They’ll pay ¢2,500 to ¢3,000 ($5-6) for their meals, more than the approximately ¢1,200 to ¢2,000 ($2.40 to $4.00) for lunch at a typical Costa Rica soda, but in line with the price of a meal at other fast food chains here.
Roberto Ramírez, who works in an office nearby and came on his lunch hour, said his fondness of Japanese food drew him to Teriyaki Experience.
“I’d never tried Japanese fast food, though. Seemed like it would be interesting,” he said.
The U.S. company QSR International LDC, which brought KFC and Quiznos to Costa Rica, is the master franchiser behind Teriyaki, meaning it has the rights to open franchises in the region, said Roy McCormick, QSR International franchise expansion and marketing consultant.

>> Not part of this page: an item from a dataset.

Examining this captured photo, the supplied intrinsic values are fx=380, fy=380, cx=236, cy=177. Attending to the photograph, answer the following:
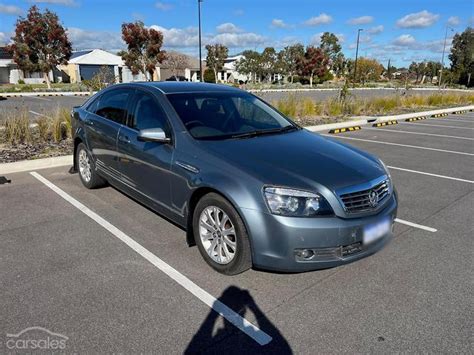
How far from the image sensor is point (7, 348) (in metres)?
2.47

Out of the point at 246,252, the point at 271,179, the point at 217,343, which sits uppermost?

Its goal is to open six restaurants in Costa Rica by then end of 2008. The second store is under construction at Plaza Real Cariari.
Others are scheduled to follow at Multiplaza del Este, in the eastern suburb of Curridabat, and Multiplaza Escazú, across town in the west-side canton of Escazú, said Carolina Beeche, manager of marketing and sales.
More than $1 million has been secured for these first four restaurants, and the company is seeking investors for the remaining two.
“We have a very aggressive expansion plan,” Beeche said, explaining the company hopes to make Costa Rica its regional headquarters to provide sales training and support for future restaurants in Guatemala, Nicaragua, Suriname, Aruba, Trinidad & Tobago, El Salvador, Honduras, Panama, Colombia, Gran Cayman and the Bahamas.
The company is also on the lookout for franchisers in these countries.
Teriyaki Experience got its start at Promenade Mall in Toronto, Canada in 1986 and has since expanded to 128 restaurants in Bahrain, Egypt, Italy, Kuwait, the Netherlands Antilles, Qatar, the United Arab Emirates, the United States and Canada.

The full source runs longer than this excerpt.